══ Document extract

Verilog modulus operator for wrapping around a range - verilog

My background is in software and I'm new to (System)Verilog so when tasked with implementing a caesar shifter (shift each letter in a string by N letters, wrapping around if necessary e.g. ABCXYZ shifted by 3 becomes DEFABC), I wrote the following, hoping to be able to reduce code duplication, like I would in software:
/* every variable except 'direction' has the type 'byte' */
always_comb
begin
shifted_char = fresh_char; /* don't touch bytes that aren't letters */
is_lower_case = "z" >= fresh_char && fresh_char >= "a";
is_upper_case = "Z" >= fresh_char && fresh_char >= "A";
if (is_lower_case || is_upper_case)
begin
unique if (is_lower_case)
alphabet_start = "a";
else if (is_upper_case)
alphabet_start = "A";
alphabet_position = fresh_char - alphabet_start;
if (direction == "f") /* direction is a module parameter: f for forwards results in a shifter, any other value results in an 'unshifter' */
new_alphabet_position = (26 + (alphabet_position + shift_by)) % 26;
else
new_alphabet_position = (26 + (alphabet_position - shift_by)) % 26;
shifted_char = new_alphabet_position + alphabet_start;
end
end
My question is (assuming it's a forward shifter): regarding the "% 26" part, can I expect the synthesizer to deduce that the range of possible values it's going to get at that point is [26, 26+25+25] ([26, 76]) and so there's only 2 cases the logic needs to distinguish between (>26 and >52), rather than [whatever is the smart call when having handle all possible 256 different inputs - (would it be to consider the cases >26, >52, >78 etc...? Or is there a better way? I digress...)]?
I could always do the following:
new_alphabet_position = alphabet_position + shift_by;
if (new_alphabet_position > 25)
new_alpahbet_position -= 26;
/* Or, for the reverse shifter: */
new_alphabet_position = alphabet_position - shift_by;
if (new_alphabet_position < 0)
new_alpahbet_position += 26;
...but was curious and wanted to ask that, as well as a related one (that I expect more people will be able to answer): Can it be used to make a normal non-power-of-2 counter (e.g.
count <= (count + 1) % 6;
)? Going by hgleamon1's response to the following thread, it seems as though (at least one) VHDL synth tool might interpret it as intended: https://forums.xilinx.com/t5/Synthesis/Modulus-synthesizable-or-non-synthesizable/td-p/747493

Unless there is a specialized macro cell, non powers of 2 modulus will take a large number of gates and have relatively long propagation delays especially if done as pure combiantional logic.
Be aware depending on your synthesizer the variables 'alphabet_start', 'alphabet_position', and 'new_alphabet_position' my be inferred latches. The way you used them is as intermediated logic, so if you don't references them outside this always block and your synthesizer has decent optimization, then it will not be a latch. To guarantee they will not be latches, they must be given default values outside the if statement.

════

▶ _Actions to take_
1. Copy the passage of the Verilog modulus thread starting with "I could always" and going on through "(new_alphabet_position < 0)".
2. Continue the Verilog modulus thread from its last sentence.
The rows that come next are separate from the Verilog modulus thread.

══ Provided records

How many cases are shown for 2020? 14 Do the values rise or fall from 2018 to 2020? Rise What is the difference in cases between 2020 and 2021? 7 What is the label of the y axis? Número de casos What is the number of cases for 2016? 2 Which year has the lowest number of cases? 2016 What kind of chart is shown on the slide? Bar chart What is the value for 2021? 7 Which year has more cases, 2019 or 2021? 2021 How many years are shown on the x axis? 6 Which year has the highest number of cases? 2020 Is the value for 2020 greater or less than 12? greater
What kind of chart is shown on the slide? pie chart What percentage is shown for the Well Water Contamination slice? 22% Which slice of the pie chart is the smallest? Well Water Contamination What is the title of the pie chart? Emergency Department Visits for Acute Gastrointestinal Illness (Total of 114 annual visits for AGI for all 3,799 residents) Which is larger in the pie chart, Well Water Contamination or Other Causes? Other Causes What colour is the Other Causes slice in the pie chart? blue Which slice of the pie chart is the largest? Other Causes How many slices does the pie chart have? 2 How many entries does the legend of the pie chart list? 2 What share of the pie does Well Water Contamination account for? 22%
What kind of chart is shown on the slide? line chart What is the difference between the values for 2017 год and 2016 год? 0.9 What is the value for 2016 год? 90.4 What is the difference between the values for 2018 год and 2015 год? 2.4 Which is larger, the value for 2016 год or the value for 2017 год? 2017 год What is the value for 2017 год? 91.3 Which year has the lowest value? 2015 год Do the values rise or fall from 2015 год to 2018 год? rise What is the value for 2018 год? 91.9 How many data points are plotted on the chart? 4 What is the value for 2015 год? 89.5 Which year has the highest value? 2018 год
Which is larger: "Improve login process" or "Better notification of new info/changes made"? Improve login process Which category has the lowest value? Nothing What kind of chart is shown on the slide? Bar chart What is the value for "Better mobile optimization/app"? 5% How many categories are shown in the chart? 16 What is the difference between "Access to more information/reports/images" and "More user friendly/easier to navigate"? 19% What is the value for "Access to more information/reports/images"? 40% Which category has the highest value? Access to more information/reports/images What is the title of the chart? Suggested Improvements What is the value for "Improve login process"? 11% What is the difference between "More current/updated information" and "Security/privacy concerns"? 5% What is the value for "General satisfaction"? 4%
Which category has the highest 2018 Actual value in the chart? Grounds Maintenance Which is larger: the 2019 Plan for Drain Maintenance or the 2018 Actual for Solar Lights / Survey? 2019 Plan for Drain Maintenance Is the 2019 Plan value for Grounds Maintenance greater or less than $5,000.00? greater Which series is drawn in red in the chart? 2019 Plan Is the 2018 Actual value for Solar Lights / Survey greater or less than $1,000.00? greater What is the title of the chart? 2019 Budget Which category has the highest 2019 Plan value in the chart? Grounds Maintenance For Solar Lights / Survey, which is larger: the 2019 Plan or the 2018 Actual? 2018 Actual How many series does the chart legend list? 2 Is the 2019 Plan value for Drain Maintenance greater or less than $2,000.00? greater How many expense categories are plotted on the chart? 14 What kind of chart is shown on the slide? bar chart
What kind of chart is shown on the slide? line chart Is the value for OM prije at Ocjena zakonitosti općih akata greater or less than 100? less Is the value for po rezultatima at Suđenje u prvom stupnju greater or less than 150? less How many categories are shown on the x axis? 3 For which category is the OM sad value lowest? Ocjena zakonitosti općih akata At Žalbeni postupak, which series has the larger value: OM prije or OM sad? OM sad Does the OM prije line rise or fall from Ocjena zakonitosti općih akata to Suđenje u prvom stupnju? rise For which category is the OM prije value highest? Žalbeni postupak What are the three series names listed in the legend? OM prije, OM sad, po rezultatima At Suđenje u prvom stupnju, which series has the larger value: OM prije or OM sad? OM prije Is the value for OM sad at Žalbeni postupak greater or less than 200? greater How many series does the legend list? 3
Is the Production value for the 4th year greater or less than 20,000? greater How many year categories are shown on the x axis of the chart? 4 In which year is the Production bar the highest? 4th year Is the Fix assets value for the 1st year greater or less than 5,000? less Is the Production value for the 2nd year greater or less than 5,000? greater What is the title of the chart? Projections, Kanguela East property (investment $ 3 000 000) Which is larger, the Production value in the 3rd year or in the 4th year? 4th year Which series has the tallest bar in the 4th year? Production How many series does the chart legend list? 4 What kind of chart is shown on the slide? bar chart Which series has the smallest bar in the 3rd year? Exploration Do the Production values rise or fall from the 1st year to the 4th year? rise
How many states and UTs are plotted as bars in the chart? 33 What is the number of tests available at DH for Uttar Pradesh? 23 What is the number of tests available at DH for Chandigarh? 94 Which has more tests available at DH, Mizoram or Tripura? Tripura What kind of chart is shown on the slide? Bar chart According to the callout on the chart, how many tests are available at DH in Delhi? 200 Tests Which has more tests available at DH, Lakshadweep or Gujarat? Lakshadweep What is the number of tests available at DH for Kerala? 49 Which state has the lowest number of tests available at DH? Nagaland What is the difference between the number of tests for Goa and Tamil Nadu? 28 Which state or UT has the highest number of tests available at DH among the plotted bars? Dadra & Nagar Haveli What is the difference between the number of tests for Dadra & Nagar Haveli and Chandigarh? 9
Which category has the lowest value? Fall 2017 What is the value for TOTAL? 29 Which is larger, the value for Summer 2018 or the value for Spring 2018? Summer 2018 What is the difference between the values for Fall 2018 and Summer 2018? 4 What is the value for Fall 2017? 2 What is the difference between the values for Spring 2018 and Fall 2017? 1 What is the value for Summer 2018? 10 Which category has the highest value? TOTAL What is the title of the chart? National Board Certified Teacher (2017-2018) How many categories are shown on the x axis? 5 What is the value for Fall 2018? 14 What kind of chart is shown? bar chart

════

▶ _Responses by item number_
1.
I could always do the following:
new_alphabet_position = alphabet_position + shift_by;
if (new_alphabet_position > 25)
new_alpahbet_position -= 26;
/* Or, for the reverse shifter: */
new_alphabet_position = alphabet_position - shift_by;
if (new_alphabet_position < 0)

2.
You state that all variables except 'direction' are type 'byte', this means 'shift_by' may have a value greater than 25 or less than -25 ('byte' is a signed value by default). By using a signed values and adding three value (26 + (alphabet_position + shift_by)) before using the modulus, there is a decent changes that the mod26 will be evaluated on a 10-bit signed value. That will use more logic than if used on an 8-bit value. There is a change your synthesizer may do some optimization, but it might not be great.
If you can guarantee 'shift_by' is less than 26 and greater than -26 ( greater or equal to 0 if unsigned), then you don't need 'alphabet_position' or 'new_alphabet_position'. Simply add or subtract the 'shift_by' and calculate if out of range. For the range check, fist check if 8'(shifted_char-26) >= alphabet_start. The reason for this is to make sure we are comparing positive numbers. "z"+25 is 147 which is negative for a signed 8-bit value. The 8'() with cast it as an 8-bit unsigned value to trim any non-zero intermediate 9th+ bit(s). If an adjustment is not needed then check if hifted_char < alphabet_start as now the possibility of overflowing to a negative number has been already handled.
If you cannot guarantee 'shift_by' is within range, then you have no choose by to mod it. Luckily this is an 8-bit signed value which is better than your original worse case with a 10-bit signed value. This is not ideal but the best I can offer. It is more optimal to have the driver of 'shift_by' assign a legal value then adding more logic to mod it.
Since you are using SystemVerilog, you may want to consider using fresh_char inside { ["A":"Z"] } which is functionally the same as "Z" >= fresh_char && fresh_char >= "A". The inside is keyword is intended to be synthesizable, but I don't know if it is commonly supported.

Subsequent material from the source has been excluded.